● Exercise prompt: Every line of the material is to be quoted verbatim, minus the pictures.

● Dataset content:
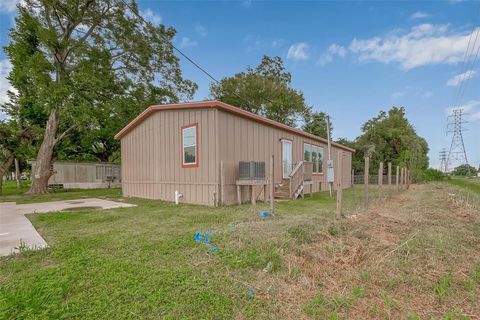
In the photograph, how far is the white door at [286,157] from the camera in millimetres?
10445

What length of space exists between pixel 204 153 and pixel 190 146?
69 cm

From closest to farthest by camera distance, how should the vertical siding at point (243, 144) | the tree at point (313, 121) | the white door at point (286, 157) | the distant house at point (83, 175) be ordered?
the vertical siding at point (243, 144), the white door at point (286, 157), the distant house at point (83, 175), the tree at point (313, 121)

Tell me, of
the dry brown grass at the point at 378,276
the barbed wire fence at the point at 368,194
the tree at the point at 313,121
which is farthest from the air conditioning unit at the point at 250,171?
the tree at the point at 313,121

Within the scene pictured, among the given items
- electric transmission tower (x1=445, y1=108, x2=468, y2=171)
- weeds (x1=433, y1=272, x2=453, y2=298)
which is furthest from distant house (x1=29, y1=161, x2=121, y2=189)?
electric transmission tower (x1=445, y1=108, x2=468, y2=171)

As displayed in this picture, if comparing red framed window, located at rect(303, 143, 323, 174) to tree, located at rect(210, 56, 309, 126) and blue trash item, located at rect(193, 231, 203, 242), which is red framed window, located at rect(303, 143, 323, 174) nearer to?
blue trash item, located at rect(193, 231, 203, 242)

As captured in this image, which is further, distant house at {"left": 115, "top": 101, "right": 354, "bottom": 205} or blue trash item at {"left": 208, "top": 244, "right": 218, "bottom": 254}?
distant house at {"left": 115, "top": 101, "right": 354, "bottom": 205}

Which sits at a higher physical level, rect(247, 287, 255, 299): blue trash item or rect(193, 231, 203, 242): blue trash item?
rect(193, 231, 203, 242): blue trash item

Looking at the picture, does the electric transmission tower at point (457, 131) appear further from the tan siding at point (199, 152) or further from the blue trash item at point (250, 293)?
the blue trash item at point (250, 293)

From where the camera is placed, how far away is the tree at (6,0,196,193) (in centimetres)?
1096

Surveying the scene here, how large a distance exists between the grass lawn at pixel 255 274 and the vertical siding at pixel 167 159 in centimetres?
347

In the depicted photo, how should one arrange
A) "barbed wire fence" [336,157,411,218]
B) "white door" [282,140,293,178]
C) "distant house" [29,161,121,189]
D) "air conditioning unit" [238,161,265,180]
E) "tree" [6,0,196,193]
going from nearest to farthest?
"barbed wire fence" [336,157,411,218] < "air conditioning unit" [238,161,265,180] < "white door" [282,140,293,178] < "tree" [6,0,196,193] < "distant house" [29,161,121,189]

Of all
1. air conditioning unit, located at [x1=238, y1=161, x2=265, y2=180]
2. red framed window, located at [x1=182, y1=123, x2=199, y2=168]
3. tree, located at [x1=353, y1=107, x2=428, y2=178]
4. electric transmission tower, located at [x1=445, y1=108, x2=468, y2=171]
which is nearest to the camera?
air conditioning unit, located at [x1=238, y1=161, x2=265, y2=180]

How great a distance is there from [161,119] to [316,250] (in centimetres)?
719

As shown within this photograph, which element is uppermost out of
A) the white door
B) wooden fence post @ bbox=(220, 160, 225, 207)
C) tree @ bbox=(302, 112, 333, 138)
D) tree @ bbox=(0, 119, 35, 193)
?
tree @ bbox=(302, 112, 333, 138)
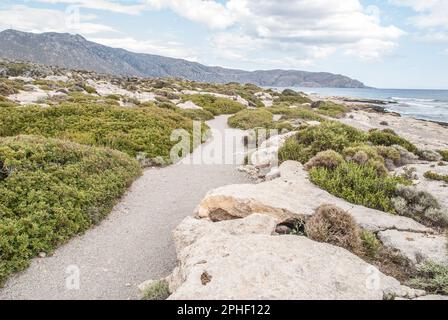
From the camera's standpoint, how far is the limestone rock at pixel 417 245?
8461 millimetres

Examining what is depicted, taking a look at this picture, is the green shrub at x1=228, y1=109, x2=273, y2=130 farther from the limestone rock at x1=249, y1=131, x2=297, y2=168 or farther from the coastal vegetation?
the coastal vegetation

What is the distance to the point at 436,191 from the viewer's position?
13.0 metres

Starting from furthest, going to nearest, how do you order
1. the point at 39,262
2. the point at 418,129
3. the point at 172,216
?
the point at 418,129 < the point at 172,216 < the point at 39,262

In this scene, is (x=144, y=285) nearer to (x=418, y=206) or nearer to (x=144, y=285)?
(x=144, y=285)

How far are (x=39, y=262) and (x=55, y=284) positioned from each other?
1.22 m

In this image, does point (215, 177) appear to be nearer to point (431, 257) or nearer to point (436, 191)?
point (436, 191)

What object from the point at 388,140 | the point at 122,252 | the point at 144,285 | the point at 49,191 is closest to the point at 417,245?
the point at 144,285

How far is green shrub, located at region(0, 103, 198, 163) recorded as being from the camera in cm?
1964

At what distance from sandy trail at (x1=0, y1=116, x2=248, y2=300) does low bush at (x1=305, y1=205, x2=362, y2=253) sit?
3.70 metres

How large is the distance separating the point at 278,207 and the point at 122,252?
14.5 feet

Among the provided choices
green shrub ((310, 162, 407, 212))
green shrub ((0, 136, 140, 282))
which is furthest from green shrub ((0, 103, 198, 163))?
green shrub ((310, 162, 407, 212))

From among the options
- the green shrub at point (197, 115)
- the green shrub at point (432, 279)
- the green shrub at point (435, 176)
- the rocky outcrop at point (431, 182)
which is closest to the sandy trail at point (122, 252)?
the green shrub at point (432, 279)

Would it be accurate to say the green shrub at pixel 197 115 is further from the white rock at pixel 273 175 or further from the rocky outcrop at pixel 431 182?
the rocky outcrop at pixel 431 182
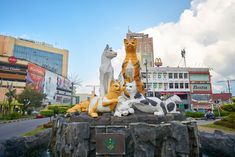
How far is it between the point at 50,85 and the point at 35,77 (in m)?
7.00

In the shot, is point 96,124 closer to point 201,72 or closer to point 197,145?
point 197,145

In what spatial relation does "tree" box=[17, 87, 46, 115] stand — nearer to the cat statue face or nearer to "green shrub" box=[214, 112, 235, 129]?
the cat statue face

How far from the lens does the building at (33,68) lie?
1598 inches

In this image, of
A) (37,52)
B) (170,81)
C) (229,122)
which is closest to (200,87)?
(170,81)

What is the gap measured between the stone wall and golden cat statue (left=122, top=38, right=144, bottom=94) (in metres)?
2.71

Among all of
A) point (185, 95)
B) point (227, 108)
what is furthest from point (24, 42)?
point (227, 108)

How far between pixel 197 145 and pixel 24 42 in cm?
6068

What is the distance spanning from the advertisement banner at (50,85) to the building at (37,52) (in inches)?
305

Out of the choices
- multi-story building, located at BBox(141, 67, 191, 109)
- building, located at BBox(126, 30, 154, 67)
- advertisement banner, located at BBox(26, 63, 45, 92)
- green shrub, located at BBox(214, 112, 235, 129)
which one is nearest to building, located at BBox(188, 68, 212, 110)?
multi-story building, located at BBox(141, 67, 191, 109)

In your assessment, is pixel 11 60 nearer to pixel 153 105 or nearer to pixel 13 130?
pixel 13 130

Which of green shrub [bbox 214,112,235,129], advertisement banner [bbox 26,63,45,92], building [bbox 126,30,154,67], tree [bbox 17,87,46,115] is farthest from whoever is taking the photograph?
building [bbox 126,30,154,67]

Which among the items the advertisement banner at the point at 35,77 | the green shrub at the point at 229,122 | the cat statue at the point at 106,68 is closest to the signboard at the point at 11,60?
the advertisement banner at the point at 35,77

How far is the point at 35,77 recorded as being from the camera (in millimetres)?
44906

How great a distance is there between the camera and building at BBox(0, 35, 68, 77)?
5028 centimetres
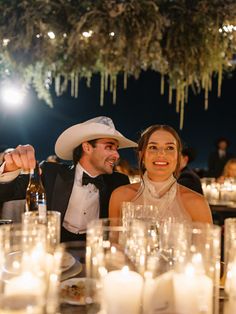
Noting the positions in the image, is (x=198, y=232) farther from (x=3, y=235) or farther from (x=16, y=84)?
(x=16, y=84)

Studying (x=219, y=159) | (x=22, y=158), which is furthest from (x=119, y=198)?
(x=219, y=159)

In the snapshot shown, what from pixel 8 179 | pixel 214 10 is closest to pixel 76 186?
pixel 8 179

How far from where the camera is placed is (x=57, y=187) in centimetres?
271

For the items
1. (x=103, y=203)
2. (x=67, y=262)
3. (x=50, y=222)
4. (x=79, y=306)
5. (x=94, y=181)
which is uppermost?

● Result for this task:
In the photograph, how far is the white door at [286,157] from the camera in millimetres?
10445

What length of space exists between pixel 204 153 and pixel 190 146?
69 cm

From closest to farthest by camera distance, how should the vertical siding at point (243, 144) | the tree at point (313, 121) | the white door at point (286, 157) | the distant house at point (83, 175) be ordered?
the vertical siding at point (243, 144), the white door at point (286, 157), the distant house at point (83, 175), the tree at point (313, 121)

Tell me, of
the dry brown grass at the point at 378,276
the barbed wire fence at the point at 368,194
the tree at the point at 313,121
which is farthest from the air conditioning unit at the point at 250,171?
the tree at the point at 313,121

Within the scene pictured, among the given items
- electric transmission tower (x1=445, y1=108, x2=468, y2=171)
- weeds (x1=433, y1=272, x2=453, y2=298)
which is furthest from distant house (x1=29, y1=161, x2=121, y2=189)?
electric transmission tower (x1=445, y1=108, x2=468, y2=171)

As displayed in this picture, if comparing red framed window, located at rect(303, 143, 323, 174) to tree, located at rect(210, 56, 309, 126) and blue trash item, located at rect(193, 231, 203, 242), which is red framed window, located at rect(303, 143, 323, 174) nearer to?
blue trash item, located at rect(193, 231, 203, 242)

As captured in this image, which is further, distant house at {"left": 115, "top": 101, "right": 354, "bottom": 205} or blue trash item at {"left": 208, "top": 244, "right": 218, "bottom": 254}?
distant house at {"left": 115, "top": 101, "right": 354, "bottom": 205}

Which sits at a higher physical level, rect(247, 287, 255, 299): blue trash item or rect(193, 231, 203, 242): blue trash item?
rect(193, 231, 203, 242): blue trash item

Looking at the picture, does the electric transmission tower at point (457, 131) appear further from the tan siding at point (199, 152) or further from the blue trash item at point (250, 293)?
the blue trash item at point (250, 293)

From where the camera is placed, how far away is the tree at (6,0,196,193) (in centimetres)?
1096

Surveying the scene here, how large a distance exists between the grass lawn at pixel 255 274 and the vertical siding at pixel 167 159 in centimetres?
347

In the depicted photo, how should one arrange
A) "barbed wire fence" [336,157,411,218]
B) "white door" [282,140,293,178]
C) "distant house" [29,161,121,189]
D) "air conditioning unit" [238,161,265,180]
E) "tree" [6,0,196,193]
going from nearest to farthest?
"barbed wire fence" [336,157,411,218] < "air conditioning unit" [238,161,265,180] < "white door" [282,140,293,178] < "tree" [6,0,196,193] < "distant house" [29,161,121,189]

Of all
1. air conditioning unit, located at [x1=238, y1=161, x2=265, y2=180]
2. red framed window, located at [x1=182, y1=123, x2=199, y2=168]
3. tree, located at [x1=353, y1=107, x2=428, y2=178]
4. electric transmission tower, located at [x1=445, y1=108, x2=468, y2=171]
which is nearest to the camera?
air conditioning unit, located at [x1=238, y1=161, x2=265, y2=180]

How great a distance is there from [161,119] to [316,250] (in centimetres)?
719

As shown within this photograph, which element is uppermost out of
A) the white door
B) wooden fence post @ bbox=(220, 160, 225, 207)
C) tree @ bbox=(302, 112, 333, 138)
D) tree @ bbox=(0, 119, 35, 193)
?
tree @ bbox=(302, 112, 333, 138)
From the camera's standpoint, how far is the limestone rock at pixel 417 245?
8461 millimetres

Examining what is depicted, taking a look at this picture, is the green shrub at x1=228, y1=109, x2=273, y2=130 farther from the limestone rock at x1=249, y1=131, x2=297, y2=168 or farther from the coastal vegetation?
the coastal vegetation

What is the distance to the point at 436,191 from the viewer's position?
13.0 metres

Starting from furthest, going to nearest, how do you order
1. the point at 39,262
2. the point at 418,129
3. the point at 172,216
?
the point at 418,129 < the point at 172,216 < the point at 39,262

In this scene, is (x=144, y=285) nearer to (x=418, y=206) or nearer to (x=144, y=285)?
(x=144, y=285)

How far are (x=39, y=262) and (x=55, y=284) positioned from each other?
1.22 m

In this image, does point (215, 177) appear to be nearer to point (431, 257) or nearer to point (436, 191)?
point (436, 191)

What object from the point at 388,140 | the point at 122,252 | the point at 144,285 | the point at 49,191 is closest to the point at 417,245?
the point at 144,285

How far is green shrub, located at region(0, 103, 198, 163) recorded as being from the camera in cm?
1964

At what distance from sandy trail at (x1=0, y1=116, x2=248, y2=300) does low bush at (x1=305, y1=205, x2=362, y2=253) sit?
3.70 metres

How large is the distance separating the point at 278,207 and the point at 122,252?
14.5 feet

Among the provided choices
green shrub ((310, 162, 407, 212))
green shrub ((0, 136, 140, 282))
which is furthest from green shrub ((0, 103, 198, 163))?
green shrub ((310, 162, 407, 212))

From among the options
- the green shrub at point (197, 115)
- the green shrub at point (432, 279)
- the green shrub at point (435, 176)
- the rocky outcrop at point (431, 182)
which is closest to the sandy trail at point (122, 252)?
the green shrub at point (432, 279)

Would it be accurate to say the green shrub at pixel 197 115 is further from the white rock at pixel 273 175 or further from the rocky outcrop at pixel 431 182?
the rocky outcrop at pixel 431 182
How far is it between the point at 50,85 and the point at 35,77 (in m)?
7.00

In the shot, is point 96,124 closer to point 201,72 or closer to point 197,145?
point 197,145

In what spatial relation does "tree" box=[17, 87, 46, 115] stand — nearer to the cat statue face or nearer to "green shrub" box=[214, 112, 235, 129]?
the cat statue face

How far from the lens does the building at (33,68) lie?
1598 inches

In this image, of
A) (37,52)
B) (170,81)
C) (229,122)
which is closest to (200,87)?
(170,81)

What is the gap measured between the stone wall and golden cat statue (left=122, top=38, right=144, bottom=94) (in metres)?
2.71

Among all of
A) point (185, 95)
B) point (227, 108)
what is furthest from point (24, 42)?
point (227, 108)

How far between pixel 197 145 and pixel 24 42 in cm?
6068

What is the distance spanning from the advertisement banner at (50,85) to the building at (37,52) (in inches)?
305

Out of the choices
- multi-story building, located at BBox(141, 67, 191, 109)
- building, located at BBox(126, 30, 154, 67)
- advertisement banner, located at BBox(26, 63, 45, 92)
- green shrub, located at BBox(214, 112, 235, 129)
which one is nearest to building, located at BBox(188, 68, 212, 110)?
multi-story building, located at BBox(141, 67, 191, 109)

In your assessment, is pixel 11 60 nearer to pixel 153 105 or nearer to pixel 13 130?
pixel 13 130

Which of green shrub [bbox 214,112,235,129], advertisement banner [bbox 26,63,45,92], building [bbox 126,30,154,67], tree [bbox 17,87,46,115] is farthest from whoever is taking the photograph?
building [bbox 126,30,154,67]

Which among the items the advertisement banner at the point at 35,77 | the green shrub at the point at 229,122 | the cat statue at the point at 106,68 is closest to the signboard at the point at 11,60?
the advertisement banner at the point at 35,77

How far is the point at 35,77 recorded as being from the camera (in millimetres)?
44906

How great a distance is there between the camera and building at BBox(0, 35, 68, 77)?
5028 centimetres
Noting the positions in the image, is (x=198, y=232) farther from (x=3, y=235) or farther from (x=16, y=84)?
(x=16, y=84)

Studying (x=219, y=159) | (x=22, y=158), which is furthest from (x=119, y=198)?
(x=219, y=159)

In the snapshot shown, what from pixel 8 179 | pixel 214 10 is closest to pixel 76 186?
pixel 8 179

How far from where the camera is placed is (x=57, y=187) in centimetres?
271

For the items
1. (x=103, y=203)
2. (x=67, y=262)
3. (x=50, y=222)
4. (x=79, y=306)
5. (x=94, y=181)
which is uppermost?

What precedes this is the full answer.